Тогда, бледнея и улыбаясь, она говорила окружающим, что ей нехорошо, затем уезжала домой, зная, что не уснет. Всю ночь в спальне и остальных помещениях ее дома горел свет; прислушиваясь к себе, как к двери, за которой, тихо дыша, стоит враг, сидела или ходила она; то рассмеявшись презрительно, но таким смехом, от которого еще холоднее и глуше в сердце, то плача и трепеща, боролась она с страхом, стремящимся сорвать крик. Но крик был только в душе.
— Довольно, — говорила она, когда несколько дней покоя и хорошего настроения давали уверенность, что бред этот рассеялся. Прекрасная, с прекрасной улыбкой всходила она по лестнице, где на поворотах, отраженная зеркалами, сопровождала ее от рамы до рамы вторая Руна, или усаживалась в полукруг кресел, среди мелькающих вееров, или, спустя поводья, верхом двигалась по аллее, говоря спутникам те волнующие слова, в которых, как ни обманчиво близки они к счастливой черте скрытого обещания, незримой холодной гирей висит великое “нет”, - все с той же мыслью “довольно” и даже без мысли этой, лишь в настроении счастливой свободы, вся собранная в пену и сталь. Тогда, смотря в зеркало с внезапной тоской, видела она, что в его глубине рядом с ней идет задумчивый Друд; что подобные жемчужным крыльям веера с свистом бьют воздух; что все громаднее, белее они, и чувство полета, острой и стремительной быстроты наполняло ее чудным мученьем. Она гладила лошадь, но, отвернув голову и собрав ноги, та, задрожав, не шла более; пятясь на месте, животное, казалось, жило в этот момент нервами своей госпожи, сердце которой билось, как копыта били песок; опустив голову, стоял, спокойной рукой держась за узду, Друд. Он взглянул и исчез.

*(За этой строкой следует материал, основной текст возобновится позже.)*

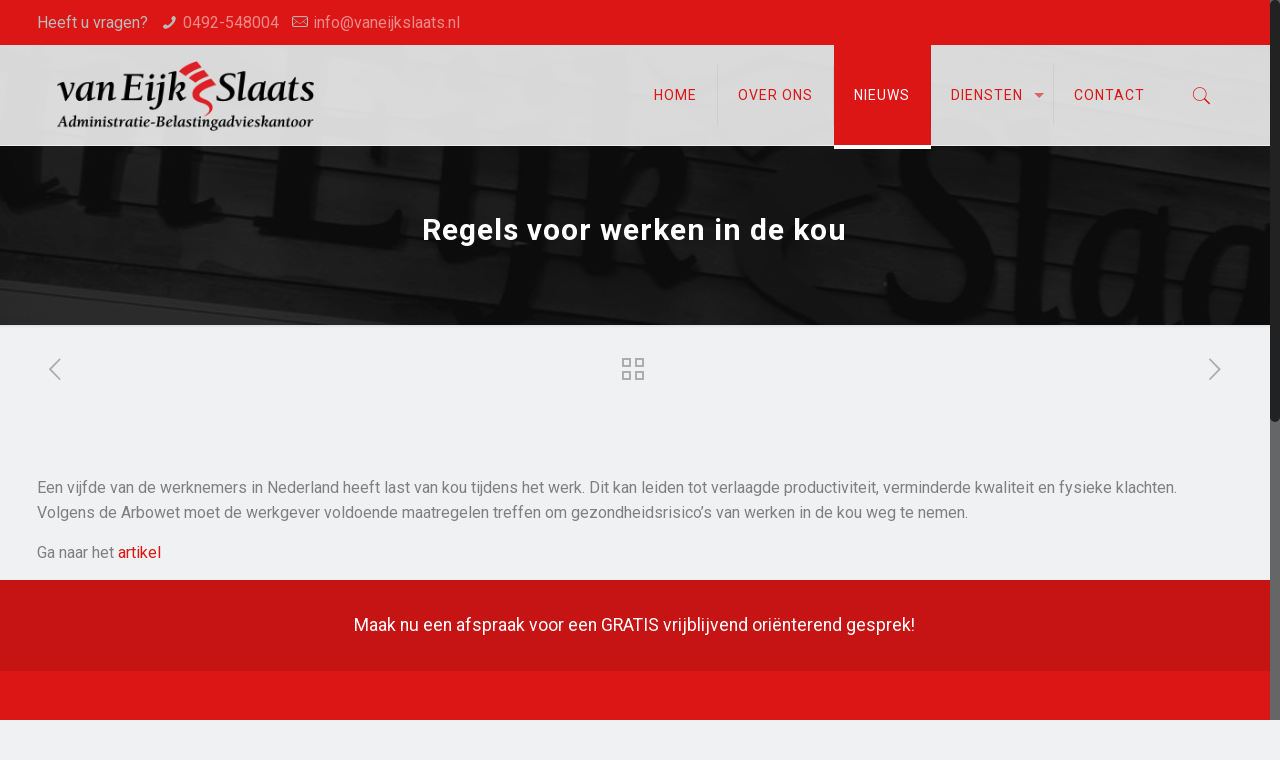

--- FILE ---
content_type: text/css
request_url: https://vaneijkslaats.nl/wp-content/themes/betheme-child/style.css?ver=20.9.4
body_size: 904
content:
/*
Theme Name: 	Betheme Child
Theme URI: 		http://themes.muffingroup.com/betheme
Author: 		Muffin group
Author URI: 	http://muffingroup.com
Description:	Child Theme for Betheme - Premium WordPress Theme
Template:		betheme
Version: 		1.6.1
*/

/* Theme customization starts here
-------------------------------------------------------------- */
@media screen and (max-width: 1060px) {
	#Top_bar .menu > li > a, #Top_bar #menu ul li.submenu .menu-toggle {
    color: #ffffff !important;
}
}

@media screen and (max-device-width: 640px) and (orientation: landscape) { 
#rev_slider_3_2_forcefullwidth,
div#rev_slider_3_2_wrapper {
	display: inline-block !important;
}
div#rev_slider_1_1_wrapper {
display: none !important;
}
.slider-telefoon a,
#rev_slider_3_2 i.fa-icon-phone {
    font-size: 40px !important;
}
.home .the_content_wrapper {
    margin-top: 0px;
}
}

@media (min-width: 571px) {
.slider-telefoon a {
    pointer-events: none;
}
#rev_slider_3_2_forcefullwidth {
	display: none !important;
}
.home .the_content_wrapper {
    margin-top: 0px;
}
}

.slider-telefoon a {
color: #d9d9d9;
}

@media (max-width: 760px) {
div#slide-1-layer-17 {
    display: none;
}
}

@media (max-width: 570px) {
div#slide-1-layer-8,
div#slide-1-layer-4,
div#rev_slider_1_1_wrapper {
display: none !important;
}
.home .the_content_wrapper {
    margin-top: 0px;
}
#rev_slider_3_2 i.fa-icon-phone {
    font-size: 30px !important;
}
.slider-telefoon a {
    font-size: 30px !important;
}
}

footer li {
	line-height: 21px;
	margin-bottom: 19px;
}

#Top_bar .menu li ul li {
    width: 230px;
}

#Top_bar.is-sticky .menu > li > a,
#Top_bar .menu > li > ul li.current-menu-item a {
    color: white;
}

#Top_bar.is-sticky .menu > li.submenu > a > span:not(.description)::after   {
	border-top-color: white !important;
}

#Top_bar .search_wrapper input[type="text"] {
	color: black;
}

/*Hover menu items*/
#Top_bar .menu > li.hover > a {
	color: black !important;
}

#Top_bar .menu > li.hover > a:after  {
	background: black;
}

#Top_bar .menu > li.hover.submenu > a > span:not(.description)::after   {
	border-top-color: black !important;
}
/*Einde*/

#Header_wrapper, #Intro {
    background-color: transparent;
}

.tr-menu.header-classic #Top_bar:not(.is-sticky) {
    background: rgba(255, 255, 255, 0.84) !important;
}

#Action_bar a {
    color: rgba(255,255,255,0.5) !important;
    -webkit-transition: all .3s ease-in-out;
    -moz-transition: all .3s ease-in-out;
    -o-transition: all .3s ease-in-out;
    -ms-transition: all .3s ease-in-out;
    transition: all .3s ease-in-out;
}

#Action_bar a:visited, #Action_bar a:focus, #Action_bar a:hover {
    color: white !important;
}

#Top_bar .current-menu-item,
#Top_bar .current-menu-parent {
    background: #dc1515;
}

#Top_bar .menu > li > a span {
    text-transform: uppercase;
}

#Action_bar a:hover {
	text-decoration: none;
}

.author-date .vcard.author.post-author,
.author-date .date .label,
.search .author-date .author,
.search .author-date .date span {
	display: none;
}

#back_to_top .button_icon {
    padding: 11px 11px;
}

@media (max-width: 767px) {
	.tekstuitgevuld {
		text-align: left !important;
	}
}

#block-3 {
	padding-bottom: 0 !important;
}

#block-2 {
	padding-top: 0 !important;
}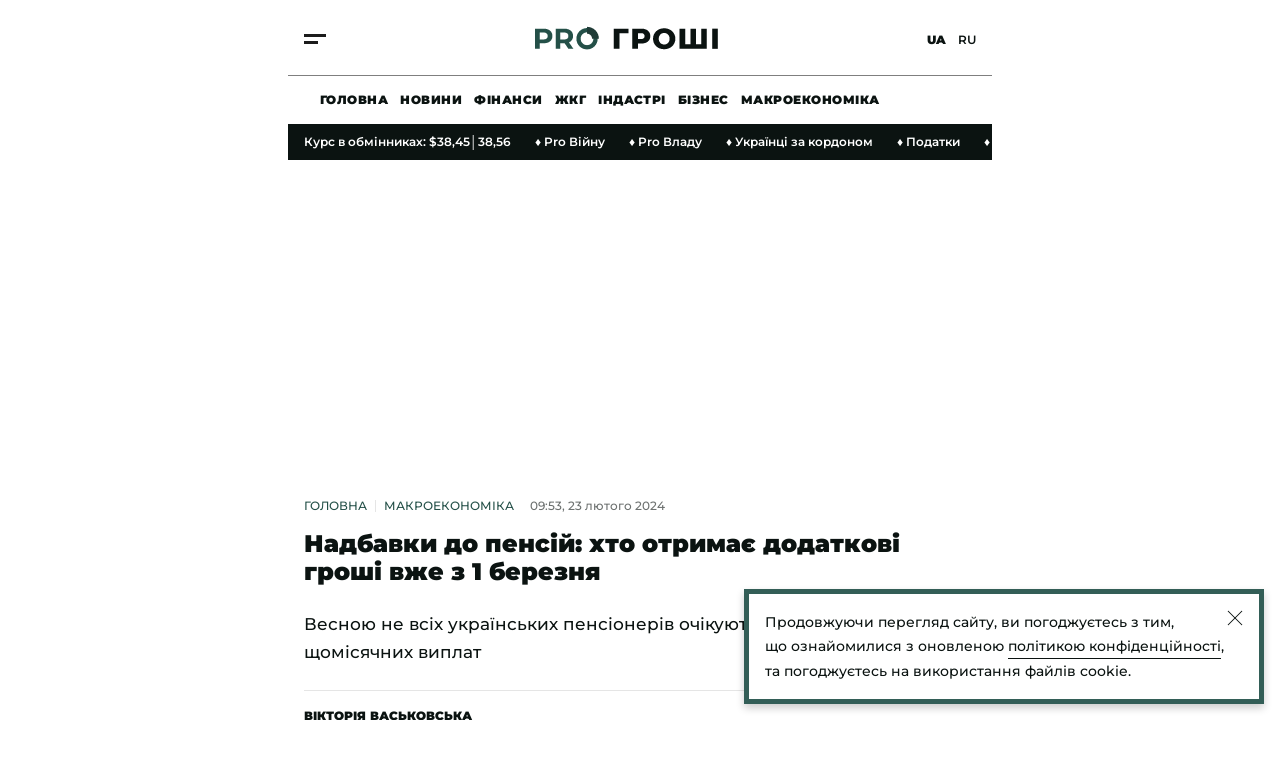

--- FILE ---
content_type: text/html; charset=utf-8
request_url: https://www.google.com/recaptcha/api2/aframe
body_size: 266
content:
<!DOCTYPE HTML><html><head><meta http-equiv="content-type" content="text/html; charset=UTF-8"></head><body><script nonce="wiXaYVT_4dBwCxYxaV4sfw">/** Anti-fraud and anti-abuse applications only. See google.com/recaptcha */ try{var clients={'sodar':'https://pagead2.googlesyndication.com/pagead/sodar?'};window.addEventListener("message",function(a){try{if(a.source===window.parent){var b=JSON.parse(a.data);var c=clients[b['id']];if(c){var d=document.createElement('img');d.src=c+b['params']+'&rc='+(localStorage.getItem("rc::a")?sessionStorage.getItem("rc::b"):"");window.document.body.appendChild(d);sessionStorage.setItem("rc::e",parseInt(sessionStorage.getItem("rc::e")||0)+1);localStorage.setItem("rc::h",'1769169668885');}}}catch(b){}});window.parent.postMessage("_grecaptcha_ready", "*");}catch(b){}</script></body></html>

IXЧем дальше, тем страшнее было ей жить. Не стерпев, она обратилась к Грантому — одному из тех положительных, но мало знаменитых людей, к которым привлекает окружающая их атмосфера ученой самоуверенности и практической чистоты; чья лысая голова с дарвиновским лицом и строго-человеческим взглядом поверх золотых очков как бы собирает нам тени и свет доверия в одном теплом порыве. Раздумывая о сумасшествии и опасаясь его, но не желая, однако, говорить все, Руна обошла это формой галлюцинации, сказав профессору, что иногда видит бесследно скрывшегося знакомого. Отношение свое к вымышленному лицу она перевела с подлинника, обозначив таким образом все тонкости впечатлений рисунком обычных встреч. Одно прибавила она, дабы характеризовать общую форму: “казалось мне, что в натуре его лежит нечто поразительное и тайное, до тех пор занимавшее мои мысли, пока не стало безосновательным, странным предубеждением”. Но сеть волнистых линий ее объяснения была в чем-то не вполне правильна, неровна была линия передачи этой, и Грантом почувствовал ложь.